• [LIST OF TASKS]
**A.** In the review of "Katrina Babies" below, who directed the documentary?
**B.** List every descriptive word the review of "Katrina Babies" below uses for the children lifted in rescue baskets in the film's opening sequence.

• [QUOTED TEXT]

In the opening sequence of “Katrina Babies,” the new HBO documentary directed by Edward Buckles, we see quiet, expressionless Black children spinning around in rescue baskets as helicopters pull them high above the raging waters pouring into New Orleans’s Lower Ninth Ward. These stoic, suspended children represent more than just the reality of Aug. 29, 2005. They also symbolically foreshadow so many children's future: lives marked by disorientation and swallowed-down suffering.
Is now really the time for yet another Katrina remembrance project? For this one, absolutely.
It's been 17 years since the city’s federally constructed flood control system crumbled, leaving bodies floating in the street. Given that extensive gap and the public health crises that have since redirected our attention, is now really the time for yet another Katrina remembrance project? For this one, absolutely.

• [PROVIDED INFORMATION]
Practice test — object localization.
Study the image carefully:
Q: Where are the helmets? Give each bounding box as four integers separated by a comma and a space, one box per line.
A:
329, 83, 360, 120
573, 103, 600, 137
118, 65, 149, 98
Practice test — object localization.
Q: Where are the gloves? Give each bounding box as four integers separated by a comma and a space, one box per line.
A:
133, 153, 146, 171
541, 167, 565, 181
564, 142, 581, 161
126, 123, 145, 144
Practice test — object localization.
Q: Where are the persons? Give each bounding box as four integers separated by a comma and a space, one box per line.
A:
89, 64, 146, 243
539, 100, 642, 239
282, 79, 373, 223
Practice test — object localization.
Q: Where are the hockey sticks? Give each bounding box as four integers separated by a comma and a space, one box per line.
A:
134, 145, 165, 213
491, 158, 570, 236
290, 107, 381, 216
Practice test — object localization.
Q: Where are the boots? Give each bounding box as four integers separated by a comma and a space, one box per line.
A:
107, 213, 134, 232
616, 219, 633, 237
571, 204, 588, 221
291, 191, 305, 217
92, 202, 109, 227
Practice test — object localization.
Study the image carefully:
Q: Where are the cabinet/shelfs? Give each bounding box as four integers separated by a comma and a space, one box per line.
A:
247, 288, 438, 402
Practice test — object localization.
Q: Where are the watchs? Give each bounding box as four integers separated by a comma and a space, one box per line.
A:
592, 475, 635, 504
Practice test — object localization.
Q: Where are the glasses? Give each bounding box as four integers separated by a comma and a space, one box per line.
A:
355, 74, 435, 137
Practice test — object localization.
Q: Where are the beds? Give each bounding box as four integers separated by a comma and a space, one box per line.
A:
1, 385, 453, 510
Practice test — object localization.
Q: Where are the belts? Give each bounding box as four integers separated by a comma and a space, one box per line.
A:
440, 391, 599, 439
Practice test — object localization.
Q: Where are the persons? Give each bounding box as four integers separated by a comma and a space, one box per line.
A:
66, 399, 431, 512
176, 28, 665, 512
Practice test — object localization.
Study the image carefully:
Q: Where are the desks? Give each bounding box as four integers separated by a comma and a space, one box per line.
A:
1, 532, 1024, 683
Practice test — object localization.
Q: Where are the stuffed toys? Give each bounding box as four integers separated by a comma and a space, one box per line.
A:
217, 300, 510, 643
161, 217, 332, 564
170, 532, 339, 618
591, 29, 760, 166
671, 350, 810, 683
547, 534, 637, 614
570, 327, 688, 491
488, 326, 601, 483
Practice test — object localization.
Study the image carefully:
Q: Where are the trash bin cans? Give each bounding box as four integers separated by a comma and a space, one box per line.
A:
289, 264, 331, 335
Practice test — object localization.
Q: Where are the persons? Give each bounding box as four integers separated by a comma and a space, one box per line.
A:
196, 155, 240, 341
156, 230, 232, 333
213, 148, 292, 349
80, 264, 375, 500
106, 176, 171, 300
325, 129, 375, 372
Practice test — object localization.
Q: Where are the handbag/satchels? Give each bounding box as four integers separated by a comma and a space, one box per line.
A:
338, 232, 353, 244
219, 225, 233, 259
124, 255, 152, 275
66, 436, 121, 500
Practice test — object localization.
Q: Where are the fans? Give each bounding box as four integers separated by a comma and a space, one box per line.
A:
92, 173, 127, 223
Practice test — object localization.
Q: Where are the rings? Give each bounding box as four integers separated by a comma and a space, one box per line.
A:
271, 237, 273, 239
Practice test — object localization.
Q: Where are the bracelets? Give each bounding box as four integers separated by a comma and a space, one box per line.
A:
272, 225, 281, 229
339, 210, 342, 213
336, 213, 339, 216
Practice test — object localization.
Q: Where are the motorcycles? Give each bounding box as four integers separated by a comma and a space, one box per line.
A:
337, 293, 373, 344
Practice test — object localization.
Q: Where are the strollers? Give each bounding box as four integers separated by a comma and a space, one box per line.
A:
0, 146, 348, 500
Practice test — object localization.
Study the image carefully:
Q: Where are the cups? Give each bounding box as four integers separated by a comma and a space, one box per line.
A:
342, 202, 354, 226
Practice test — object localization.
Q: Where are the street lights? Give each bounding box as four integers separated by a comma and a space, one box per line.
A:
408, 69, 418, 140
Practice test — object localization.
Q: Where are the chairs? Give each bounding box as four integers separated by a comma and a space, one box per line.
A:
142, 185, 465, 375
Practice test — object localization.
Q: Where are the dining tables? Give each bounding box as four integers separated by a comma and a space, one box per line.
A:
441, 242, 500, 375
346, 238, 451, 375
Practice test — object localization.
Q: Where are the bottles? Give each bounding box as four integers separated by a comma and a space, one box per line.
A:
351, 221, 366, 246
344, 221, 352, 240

• [OUTPUTS BY TASK]
**A.** Edward Buckles

**B.** quiet, expressionless, Black, stoic, suspended